8. La Cour de cassation juge que pour se prévaloir de la protection attachée à son mandat de conseiller du salarié mentionné par l'article L. 2411-1, 16°, du code du travail, le salarié doit, au plus tard lors de l'entretien préalable au licenciement, ou, s'il s'agit d'une rupture ne nécessitant pas un entretien préalable, au plus tard avant la notification de l'acte de rupture, avoir informé l'employeur de l'existence de ce mandat ou rapporter la preuve que l'employeur en avait alors connaissance (Soc., 14 septembre 2012, pourvoi n° 11-21.307, Bull. 2012, V, n° 230 ; Soc., 26 mars 2013, pourvoi n° 11-28.269, Bull. 2013, V, n° 84 ; Soc., 30 juin 2016, pourvoi n° 15-12.982, Bull. 2016, V, n° 143) .

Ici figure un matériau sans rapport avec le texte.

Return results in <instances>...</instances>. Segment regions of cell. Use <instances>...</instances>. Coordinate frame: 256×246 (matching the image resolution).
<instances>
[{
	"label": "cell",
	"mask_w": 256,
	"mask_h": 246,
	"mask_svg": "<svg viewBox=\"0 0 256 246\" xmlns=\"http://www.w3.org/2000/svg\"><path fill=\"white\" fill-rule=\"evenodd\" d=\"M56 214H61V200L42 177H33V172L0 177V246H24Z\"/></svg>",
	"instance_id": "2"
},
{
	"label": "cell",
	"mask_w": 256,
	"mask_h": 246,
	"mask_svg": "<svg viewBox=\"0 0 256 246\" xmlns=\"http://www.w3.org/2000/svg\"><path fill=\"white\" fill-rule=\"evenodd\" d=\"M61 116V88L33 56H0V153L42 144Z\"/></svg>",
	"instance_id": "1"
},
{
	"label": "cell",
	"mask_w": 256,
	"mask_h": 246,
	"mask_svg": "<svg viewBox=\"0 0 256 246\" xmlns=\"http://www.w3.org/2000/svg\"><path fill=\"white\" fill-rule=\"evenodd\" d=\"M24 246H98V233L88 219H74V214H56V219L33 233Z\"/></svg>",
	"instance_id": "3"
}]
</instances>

9. Il en résulte qu'un employeur, informé de l'existence d'un mandat extérieur du salarié au plus tard lors du dernier entretien, préalable au licenciement, imposé par une disposition de la convention collective applicable, doit saisir l'inspecteur du travail d'une demande d'autorisation administrative de licenciement.
10. Ayant constaté que l'employeur avait été informé le 4 mai 2021 de la désignation de M. [T] comme conseiller du salarié et que le dernier entretien, préalable au licenciement, requis par la procédure conventionnelle applicable, avait eu lieu le 7 mai 2021, lors de la comparution du salarié devant le conseil de discipline, la cour d'appel en a exactement déduit que le licenciement du salarié, le 20 mai 2021, sans autorisation préalable de l'inspecteur du travail, constituait un trouble manifestement illicite.

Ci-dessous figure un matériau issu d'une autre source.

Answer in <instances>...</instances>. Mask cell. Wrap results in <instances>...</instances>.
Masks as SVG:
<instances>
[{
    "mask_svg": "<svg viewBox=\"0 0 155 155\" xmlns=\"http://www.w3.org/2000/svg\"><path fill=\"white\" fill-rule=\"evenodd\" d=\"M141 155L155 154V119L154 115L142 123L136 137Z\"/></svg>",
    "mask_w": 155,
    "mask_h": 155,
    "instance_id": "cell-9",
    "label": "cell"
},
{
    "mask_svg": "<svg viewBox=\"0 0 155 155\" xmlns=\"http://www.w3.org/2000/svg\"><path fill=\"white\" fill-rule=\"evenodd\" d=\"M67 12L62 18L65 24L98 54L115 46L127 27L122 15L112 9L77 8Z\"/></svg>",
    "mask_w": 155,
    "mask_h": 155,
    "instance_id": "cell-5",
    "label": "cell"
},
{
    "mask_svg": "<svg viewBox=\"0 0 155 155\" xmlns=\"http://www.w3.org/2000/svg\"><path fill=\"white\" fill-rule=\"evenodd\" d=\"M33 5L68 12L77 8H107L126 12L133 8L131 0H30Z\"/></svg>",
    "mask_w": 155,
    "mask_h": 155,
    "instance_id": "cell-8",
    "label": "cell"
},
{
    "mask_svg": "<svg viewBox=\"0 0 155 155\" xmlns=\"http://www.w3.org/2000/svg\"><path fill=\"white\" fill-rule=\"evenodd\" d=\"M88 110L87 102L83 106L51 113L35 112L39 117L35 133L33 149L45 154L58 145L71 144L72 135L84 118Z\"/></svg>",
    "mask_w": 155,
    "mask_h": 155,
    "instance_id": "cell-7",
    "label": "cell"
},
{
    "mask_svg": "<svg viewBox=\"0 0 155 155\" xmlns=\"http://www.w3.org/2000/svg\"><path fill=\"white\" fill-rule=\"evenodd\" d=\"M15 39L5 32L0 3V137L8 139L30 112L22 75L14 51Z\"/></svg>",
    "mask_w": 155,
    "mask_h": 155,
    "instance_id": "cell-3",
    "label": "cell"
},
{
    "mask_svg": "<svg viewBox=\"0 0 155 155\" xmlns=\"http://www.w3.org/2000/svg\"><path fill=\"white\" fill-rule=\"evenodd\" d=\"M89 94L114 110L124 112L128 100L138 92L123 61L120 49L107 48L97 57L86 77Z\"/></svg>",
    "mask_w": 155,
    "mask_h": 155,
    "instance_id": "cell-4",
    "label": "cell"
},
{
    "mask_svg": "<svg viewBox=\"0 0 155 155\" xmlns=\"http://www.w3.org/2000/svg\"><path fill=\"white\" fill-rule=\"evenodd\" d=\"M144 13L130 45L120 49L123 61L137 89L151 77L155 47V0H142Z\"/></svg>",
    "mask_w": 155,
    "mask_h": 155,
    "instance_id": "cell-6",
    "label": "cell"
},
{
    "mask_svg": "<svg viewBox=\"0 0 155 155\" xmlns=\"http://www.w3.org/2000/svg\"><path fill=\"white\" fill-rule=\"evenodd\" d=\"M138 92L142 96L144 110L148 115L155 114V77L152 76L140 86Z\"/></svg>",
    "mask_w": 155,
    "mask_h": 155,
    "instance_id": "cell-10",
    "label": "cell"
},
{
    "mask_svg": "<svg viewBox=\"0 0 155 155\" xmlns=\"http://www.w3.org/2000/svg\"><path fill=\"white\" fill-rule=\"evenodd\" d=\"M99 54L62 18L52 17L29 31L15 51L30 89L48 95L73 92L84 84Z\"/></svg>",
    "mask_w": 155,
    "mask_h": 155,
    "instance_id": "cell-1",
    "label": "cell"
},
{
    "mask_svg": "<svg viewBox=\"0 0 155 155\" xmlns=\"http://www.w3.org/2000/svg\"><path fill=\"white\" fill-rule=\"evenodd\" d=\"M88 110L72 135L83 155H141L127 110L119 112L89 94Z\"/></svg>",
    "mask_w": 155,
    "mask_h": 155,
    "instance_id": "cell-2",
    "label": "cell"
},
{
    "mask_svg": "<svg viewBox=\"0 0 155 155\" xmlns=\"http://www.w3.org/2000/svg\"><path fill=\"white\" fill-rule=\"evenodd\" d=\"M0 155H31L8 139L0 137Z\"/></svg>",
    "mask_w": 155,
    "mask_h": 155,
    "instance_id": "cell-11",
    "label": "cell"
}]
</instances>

11.Le moyen n'est, dès lors, pas fondé.
PAR CES MOTIFS, la Cour :
REJETTE le pourvoi ;
Condamne la société Keolis [Localité 3] mobilités aux dépens ;
En application de l'article 700 du code de procédure civile, rejette la demande formée par la société Keolis [Localité 3] mobilités et la condamne à payer à M. [T] la somme de 3 000 euros ;
Ainsi fait et jugé par la Cour de cassation, chambre sociale, et prononcé par le président en son audience publique du vingt-sept novembre deux mille vingt-quatre.